Most functions can fail, and any user-facing app has to be prepared for it so that it behaves gracefully towards the user. In that sense I agree that the error reporting mechanism doesn’t matter. It’s unclear though what the difference was for the GP.
johnmaguire
I'm not sure I understand how both occurred at once. Typically an uncaught exception will result in a crash, but this would generally be considered an error at the call site (i.e. failing to handle error conditions.)
ToucanLoucan
For one: terminating execution
More importantly: why is having more than one account an "exception" at all? That's not an error or fail condition, at least in my mind. I wouldn't call our use of the framework an edge case by any means, it opens a web form in which one puts authentication details, passes through the flow, and then we are given authentication tokens and the user data we need. It's not unheard of for more than one account to be returned (especially on our test devices which have many) and I get the one-account function not being suitable for handling that, my question is... why even have it then, when the multi-account one performs the exact same function, better, without an extra error condition that might arise?
kfajdsl
> For one: terminating execution
Seems like you should have a generic error handler that will at a minimum catch unexpected, unhandled exceptions with a 'Something went wrong' toast or similar?
TOGoS
> why is having more than one account an "exception" at all? That's not an error or fail condition
It is if the caller is expecting there to be exactly one account.

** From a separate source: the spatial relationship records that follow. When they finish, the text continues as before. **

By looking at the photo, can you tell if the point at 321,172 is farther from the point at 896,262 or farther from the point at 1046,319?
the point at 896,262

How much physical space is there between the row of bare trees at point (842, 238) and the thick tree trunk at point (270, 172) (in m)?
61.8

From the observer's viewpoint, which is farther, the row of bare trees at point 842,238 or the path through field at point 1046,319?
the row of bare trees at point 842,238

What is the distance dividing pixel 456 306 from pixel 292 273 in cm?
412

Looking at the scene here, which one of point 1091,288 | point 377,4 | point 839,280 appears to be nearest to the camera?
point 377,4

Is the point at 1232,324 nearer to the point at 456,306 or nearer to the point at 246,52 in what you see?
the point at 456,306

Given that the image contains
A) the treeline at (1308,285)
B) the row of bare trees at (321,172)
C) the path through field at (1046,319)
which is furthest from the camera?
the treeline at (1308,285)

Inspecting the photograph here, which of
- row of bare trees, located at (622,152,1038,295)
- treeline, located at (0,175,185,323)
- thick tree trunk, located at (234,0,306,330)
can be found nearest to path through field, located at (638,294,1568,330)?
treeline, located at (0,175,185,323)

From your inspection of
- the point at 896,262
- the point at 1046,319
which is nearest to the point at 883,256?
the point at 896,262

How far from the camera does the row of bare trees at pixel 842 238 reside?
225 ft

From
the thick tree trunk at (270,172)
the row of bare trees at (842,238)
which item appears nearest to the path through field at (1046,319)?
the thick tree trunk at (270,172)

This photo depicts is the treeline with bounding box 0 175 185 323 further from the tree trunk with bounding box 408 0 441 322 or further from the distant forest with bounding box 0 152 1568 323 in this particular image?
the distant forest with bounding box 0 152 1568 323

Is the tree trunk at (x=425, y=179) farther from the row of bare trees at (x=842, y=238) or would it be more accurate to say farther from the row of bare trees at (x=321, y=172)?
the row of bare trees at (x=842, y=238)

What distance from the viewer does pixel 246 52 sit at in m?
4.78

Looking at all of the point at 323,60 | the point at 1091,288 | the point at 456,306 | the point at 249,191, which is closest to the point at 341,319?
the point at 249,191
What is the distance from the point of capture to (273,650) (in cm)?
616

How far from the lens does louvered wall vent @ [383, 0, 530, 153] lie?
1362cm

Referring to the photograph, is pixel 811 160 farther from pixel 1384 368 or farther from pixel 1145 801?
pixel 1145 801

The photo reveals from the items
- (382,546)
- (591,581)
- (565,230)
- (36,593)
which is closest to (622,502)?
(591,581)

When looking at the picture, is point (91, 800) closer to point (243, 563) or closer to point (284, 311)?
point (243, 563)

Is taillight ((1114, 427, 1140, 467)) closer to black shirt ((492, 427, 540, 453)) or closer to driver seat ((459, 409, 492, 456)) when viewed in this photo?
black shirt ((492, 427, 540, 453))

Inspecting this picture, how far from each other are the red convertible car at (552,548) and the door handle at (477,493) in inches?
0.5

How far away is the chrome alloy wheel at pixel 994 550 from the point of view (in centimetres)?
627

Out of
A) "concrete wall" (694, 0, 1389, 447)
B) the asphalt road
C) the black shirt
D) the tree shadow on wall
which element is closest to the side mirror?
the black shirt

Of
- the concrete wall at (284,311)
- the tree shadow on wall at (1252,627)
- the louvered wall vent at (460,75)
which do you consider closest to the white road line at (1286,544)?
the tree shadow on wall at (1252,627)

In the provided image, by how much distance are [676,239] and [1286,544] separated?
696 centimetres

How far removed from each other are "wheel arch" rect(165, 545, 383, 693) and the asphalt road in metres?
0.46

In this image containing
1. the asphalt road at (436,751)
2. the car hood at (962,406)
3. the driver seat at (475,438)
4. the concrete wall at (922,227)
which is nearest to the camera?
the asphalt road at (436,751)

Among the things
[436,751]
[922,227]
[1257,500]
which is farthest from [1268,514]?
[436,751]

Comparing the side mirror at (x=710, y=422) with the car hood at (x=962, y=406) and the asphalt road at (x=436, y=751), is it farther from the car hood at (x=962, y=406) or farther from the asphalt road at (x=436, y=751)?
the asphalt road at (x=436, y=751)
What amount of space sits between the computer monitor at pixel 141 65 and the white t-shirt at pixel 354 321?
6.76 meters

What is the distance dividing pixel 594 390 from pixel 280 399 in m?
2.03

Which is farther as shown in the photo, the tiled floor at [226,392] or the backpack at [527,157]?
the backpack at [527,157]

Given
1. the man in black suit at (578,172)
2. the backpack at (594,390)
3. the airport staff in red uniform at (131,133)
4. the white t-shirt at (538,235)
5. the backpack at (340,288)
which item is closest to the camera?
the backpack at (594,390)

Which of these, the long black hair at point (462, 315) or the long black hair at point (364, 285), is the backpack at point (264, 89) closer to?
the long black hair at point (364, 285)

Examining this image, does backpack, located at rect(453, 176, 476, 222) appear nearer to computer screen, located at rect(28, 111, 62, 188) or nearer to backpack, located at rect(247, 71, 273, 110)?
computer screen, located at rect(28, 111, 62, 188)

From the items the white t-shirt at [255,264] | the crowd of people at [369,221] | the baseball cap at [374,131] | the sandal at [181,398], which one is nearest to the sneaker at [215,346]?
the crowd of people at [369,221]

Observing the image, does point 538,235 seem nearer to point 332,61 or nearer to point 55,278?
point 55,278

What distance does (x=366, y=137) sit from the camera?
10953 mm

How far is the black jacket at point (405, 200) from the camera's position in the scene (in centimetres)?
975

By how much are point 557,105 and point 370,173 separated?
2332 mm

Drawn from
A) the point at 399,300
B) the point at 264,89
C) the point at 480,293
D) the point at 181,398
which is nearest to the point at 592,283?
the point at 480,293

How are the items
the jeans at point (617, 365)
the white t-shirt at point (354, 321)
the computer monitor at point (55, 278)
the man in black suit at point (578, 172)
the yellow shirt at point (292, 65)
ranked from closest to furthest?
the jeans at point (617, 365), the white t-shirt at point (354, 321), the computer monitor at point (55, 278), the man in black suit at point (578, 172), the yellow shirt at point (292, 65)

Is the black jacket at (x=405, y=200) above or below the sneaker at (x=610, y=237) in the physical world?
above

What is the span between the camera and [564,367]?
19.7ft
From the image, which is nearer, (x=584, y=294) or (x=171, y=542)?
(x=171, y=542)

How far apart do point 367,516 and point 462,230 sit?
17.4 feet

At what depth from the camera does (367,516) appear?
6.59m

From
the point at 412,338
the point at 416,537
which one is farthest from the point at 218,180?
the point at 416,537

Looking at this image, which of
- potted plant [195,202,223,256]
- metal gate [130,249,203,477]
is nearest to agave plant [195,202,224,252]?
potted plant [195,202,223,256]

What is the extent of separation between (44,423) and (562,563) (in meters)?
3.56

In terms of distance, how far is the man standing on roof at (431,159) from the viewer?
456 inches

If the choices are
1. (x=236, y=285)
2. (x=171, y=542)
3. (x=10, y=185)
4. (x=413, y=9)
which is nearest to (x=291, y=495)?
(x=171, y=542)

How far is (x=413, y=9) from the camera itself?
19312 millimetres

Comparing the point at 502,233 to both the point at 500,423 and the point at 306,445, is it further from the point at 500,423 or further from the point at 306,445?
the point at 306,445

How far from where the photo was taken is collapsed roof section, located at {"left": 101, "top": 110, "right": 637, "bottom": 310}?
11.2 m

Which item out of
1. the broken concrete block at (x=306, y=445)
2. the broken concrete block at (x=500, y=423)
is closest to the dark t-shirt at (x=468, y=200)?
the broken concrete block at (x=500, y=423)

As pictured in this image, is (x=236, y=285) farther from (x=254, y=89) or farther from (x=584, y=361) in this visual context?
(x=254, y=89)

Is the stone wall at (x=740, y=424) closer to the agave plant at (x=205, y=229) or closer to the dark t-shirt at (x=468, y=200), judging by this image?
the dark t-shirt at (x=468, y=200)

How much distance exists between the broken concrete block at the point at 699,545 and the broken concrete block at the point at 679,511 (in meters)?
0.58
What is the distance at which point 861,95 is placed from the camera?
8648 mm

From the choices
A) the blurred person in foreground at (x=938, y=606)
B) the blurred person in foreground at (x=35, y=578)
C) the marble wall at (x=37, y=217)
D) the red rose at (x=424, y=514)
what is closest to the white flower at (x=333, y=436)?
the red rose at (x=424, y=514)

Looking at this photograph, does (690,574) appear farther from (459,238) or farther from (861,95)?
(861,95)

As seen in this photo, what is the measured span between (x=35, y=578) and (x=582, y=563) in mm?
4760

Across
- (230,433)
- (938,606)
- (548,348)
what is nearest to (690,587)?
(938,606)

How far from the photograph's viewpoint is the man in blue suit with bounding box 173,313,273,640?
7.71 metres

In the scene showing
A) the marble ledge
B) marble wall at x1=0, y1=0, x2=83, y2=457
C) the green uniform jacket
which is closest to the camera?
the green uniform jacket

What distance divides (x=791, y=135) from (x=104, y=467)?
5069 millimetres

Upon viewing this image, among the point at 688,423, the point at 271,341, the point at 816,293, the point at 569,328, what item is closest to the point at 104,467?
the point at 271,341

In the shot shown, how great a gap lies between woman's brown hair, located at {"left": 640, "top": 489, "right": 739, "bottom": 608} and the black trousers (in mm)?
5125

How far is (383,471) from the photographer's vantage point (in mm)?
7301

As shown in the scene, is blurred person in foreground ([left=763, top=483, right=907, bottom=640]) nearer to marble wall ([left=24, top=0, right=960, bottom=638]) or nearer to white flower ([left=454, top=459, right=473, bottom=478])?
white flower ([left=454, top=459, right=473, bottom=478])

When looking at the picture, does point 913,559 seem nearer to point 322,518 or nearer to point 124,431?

This is why I generally like to return a set of things from any function that might possibly return zero or more than one things. Fewer special cases that way.
But if the API of the function is to return one, then you either give one at random, which is probably not right, or throw an exception. And with the latter, the person programming the caller will be nudged towards using the other API, which is probably what they should have done anyway, and then, as you say, the returns-one-account function should probably just not exist at all.
null
lostdog
A lot of the "science" we do is experimenting on bunches of humans, giving them surveys, and treating the result as objective. How many places can we do much better by surveying a specific AI?
It may not be objective, but at least it's consistent, and it reflects something about the default human position.
For example, there are no good ways of measuring the amount of technical debt in a codebase. It's such a fuzzy question that only subjective measures work. But what if we show the AI one file at a time, ask "Rate, 1-10, the comprehensibility, complexity, and malleability of this code," and then average across the codebase. Then we get measure of tech debt, which we can compare over time to measure if it's rising or falling. The AI makes subjective measurements consistent.
This essay gives such a cool new idea, while only scratching the surface.
delusional
> it reflects something about the default human position
No it doesn't. Nothing that comes out of an LLM reflects anything except the corpus it was trained on and the sampling method used. That definitionally true, since those are the very things it is a product of.
You get NO subjective or objective insight from asking the AI about "technical debt" you only get an opaque statistical metric that you can't explain.
BriggyDwiggs42
If you knew that the model never changed it might be very helpful, but most of the big providers constantly mess with their models.
cwillu
Even if you used a local copy of a model, it would still just be a semi-quantitative version of “everyone knows ‹thing-you-don't-have-a-grounded-argument-for›”
layer8
Their performance also varies depending on load (concurrent users).
We can just measure things, but then there’s Goodhart's law.
With the proposed way of measuring code quality, it’s also unclear how comparable the resulting numbers would be between different projects. If one project has more essential complexity than another project, it’s bound to yield a worse score, even if the code quality is on par.